QTLs and potential candidate genes for clubroot resistance were identified in Brassica oleracea

Molecular Genetics

Evolutionary Genetics

Brassica oleracea

plasmodiophora brassicae

clubroot

genomic resequencing

candidate gene

functional marker

Clubroot disease caused by the obligate parasite Plasmodiophora brassicae is a devastating disease that affects Brassica species worldwide including important crops like B. oleracea, B. rapa and B. napus (Chu et al. 2014; Dixon 2009). The pathogen usually causes gall formation on plant roots which may subsequently hamper the uptake of sufficient nutrients and water, leads to abnormal growth of plants and finally results in severe yield losses and economic damage of the crop (Devos et al. 2005). It is hard to control this disease once a field is contaminated with the pathogen since the resting spores of the soil-borne pathogen can survive in the soil for as long as 20 years (Chu et al. 2014). Cultural managements and chemical fungicides are currently the common approaches to control clubroot (Friberg et al. 2005; Ludwig-Müller et al. 2009; Peng et al. 2015), but the efficiency is unstable and the environmental damages from fungicides cannot be ignored. Therefore, developing resistant cultivars is the most effective, economical and environment friendly way to control clubroot.
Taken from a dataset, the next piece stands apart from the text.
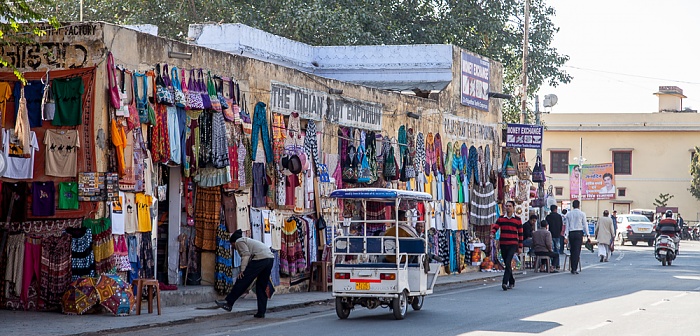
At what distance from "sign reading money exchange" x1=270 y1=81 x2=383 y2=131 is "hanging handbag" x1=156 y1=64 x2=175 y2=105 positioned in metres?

Identification of clubroot resistance (CR) loci is the base of resistance breeding of Brassica crops. In B. rapa, the CR traits are reported to be controlled in a qualitative (Kuginuki et al. 1997) and quantitative manner (Suwabe et al. 2006b) depending on genotypes studied, and at least 14 race-specific loci have been identified from various European fodder turnips, such as CRa, CRb, CRb^Kato CRc, CRd, CRk, Crr1a, Crr1b, Crr2, Crr3, Crr4, CrrA5, CRs, PbBa1.1, PbBa3.1, PbBa3.3, PbBa8.1, PbBrA08^Banglin, qBrCR38-1, qBrCR38-2, Rcr1, Rcr2, Rcr3, Rcr4, Rcr5, Rcr8 and Rcr9 (Chang et al. 2019; Chen et al. 2013a; Huang et al. 2019; Huang et al. 2017; Karim et al. 2020; Mehraj et al. 2020; Yu et al. 2016; Yu et al. 2017; Zhu et al. 2019). Brassica species containing B-genome are a useful source of genes when breeding for disease resistance (Navabi et al. 2013). A race specific CR gene (Rcr6) was identified in B. nigra (Chang et al. 2019). In B. oleracea, a few quantitative trait loci (QTLs) were identified, including Pb3, Pb4, PbBo1, Pb-Bo (Anju) 1, Pb-Bo (Anju)2, Pb-Bo (Anju)3, Pb-Bo (Anju)4, CRQTL-YC, CRQTL-GN_1, CRQTL-GN_2, with limited effects on CR (Dakouri et al. 2018; Lee et al. 2015; Moriguchi et al. 1999; Nagaoka et al. 2010; Rocherieux et al. 2004; Voorrips et al. 1997) due to lack of strong resistance with the quantitative trait nature of CR in this species (Nagaoka et al. 2010). Interestingly, a CR gene (Rcr7) conferring strong resistance to clubroot was identified in B. oleracea (Dakouri et al. 2018).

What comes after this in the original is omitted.